■ Teks yang Ditampilkan:

Hal ini memberikan kejelasan jika hitungan masa jabatan atau periodisasi jabatan kepala daerah, semestinya dimulai sejak saat peralihan kekuasaan berlangsung. Dalam hal ini ditandai dengan proses pelantikan melalui pengambilan sumpah jabatan sebelum kekuasaannya dijalankan, lalu dilanjutkan dengan serah terima jabatan.

Pelantikan sebagai awal hitungan masa jabatan sendiri, bukanlah hal yang baru. Dalam PKPU sebelumnya, yakni PKPU 9/2020 tentang Perubahan Keempat atas PKPU 3/2017 tentang Pencalonan Pemilihan Gubernur dan Wakil Gubernur, Bupati dan Wakil Bupati, dan/atau Wali Kota dan Wakil Wali Kota, pelantikan sudah dijadikan patokan dalam menghitung masa jabatan.

Dalam ketentuan Pasal 4 ayat (1) huruf o angka 1 PKPU 9/2020, disebutkan bahwa, penghitungan dua kali masa jabatan dihitung berdasarkan jumlah pelantikan dalam jabatan yang sama, yaitu masa jabatan pertama selama lima tahun penuh, dan masa jabatan kedua paling singkat selama 2½ (dua setengah) tahun, dan sebaliknya.

Hal ini kemudian diperkuat dalam Pasal 4 ayat (1) huruf o angka 4 PKPU 9/2020, yang menyatakan eksplisit bahwa, perhitungan lima tahun masa jabatan atau dua setengah tahun masa jabatan sebagaimana dimaksud pada angka 1, dihitung sejak tanggal pelantikan sampai dengan akhir masa jabatan Gubernur dan Wakil Gubernur, atau Bupati dan Wakil Bupati atau Wali Kota dan Wakil Wali Kota yang bersangkutan.

■ Cuplikan Data:
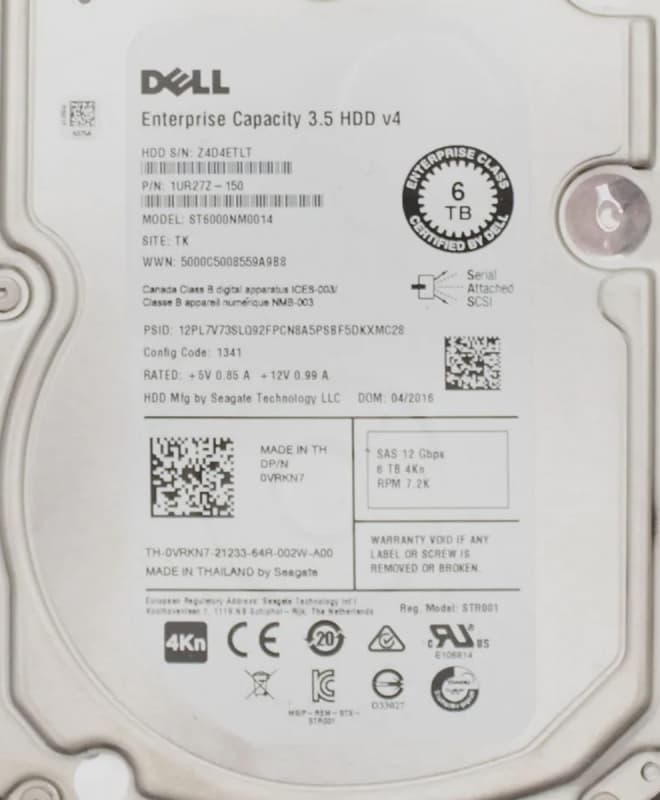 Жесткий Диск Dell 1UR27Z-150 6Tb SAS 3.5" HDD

■ Soal Latihan:
Bisakah Anda menuliskan kembali teks tentang masa jabatan kepala daerah secara utuh, tanpa mengubah satu kata atau tanda baca pun? Daftar di atas tidak ada kaitannya dengan teks tentang masa jabatan kepala daerah.

■ Pembahasan Soal:
Hal ini memberikan kejelasan jika hitungan masa jabatan atau periodisasi jabatan kepala daerah, semestinya dimulai sejak saat peralihan kekuasaan berlangsung. Dalam hal ini ditandai dengan proses pelantikan melalui pengambilan sumpah jabatan sebelum kekuasaannya dijalankan, lalu dilanjutkan dengan serah terima jabatan.

Pelantikan sebagai awal hitungan masa jabatan sendiri, bukanlah hal yang baru. Dalam PKPU sebelumnya, yakni PKPU 9/2020 tentang Perubahan Keempat atas PKPU 3/2017 tentang Pencalonan Pemilihan Gubernur dan Wakil Gubernur, Bupati dan Wakil Bupati, dan/atau Wali Kota dan Wakil Wali Kota, pelantikan sudah dijadikan patokan dalam menghitung masa jabatan.

Dalam ketentuan Pasal 4 ayat (1) huruf o angka 1 PKPU 9/2020, disebutkan bahwa, penghitungan dua kali masa jabatan dihitung berdasarkan jumlah pelantikan dalam jabatan yang sama, yaitu masa jabatan pertama selama lima tahun penuh, dan masa jabatan kedua paling singkat selama 2½ (dua setengah) tahun, dan sebaliknya.

Hal ini kemudian diperkuat dalam Pasal 4 ayat (1) huruf o angka 4 PKPU 9/2020, yang menyatakan eksplisit bahwa, perhitungan lima tahun masa jabatan atau dua setengah tahun masa jabatan sebagaimana dimaksud pada angka 1, dihitung sejak tanggal pelantikan sampai dengan akhir masa jabatan Gubernur dan Wakil Gubernur, atau Bupati dan Wakil Bupati atau Wali Kota dan Wakil Wali Kota yang bersangkutan.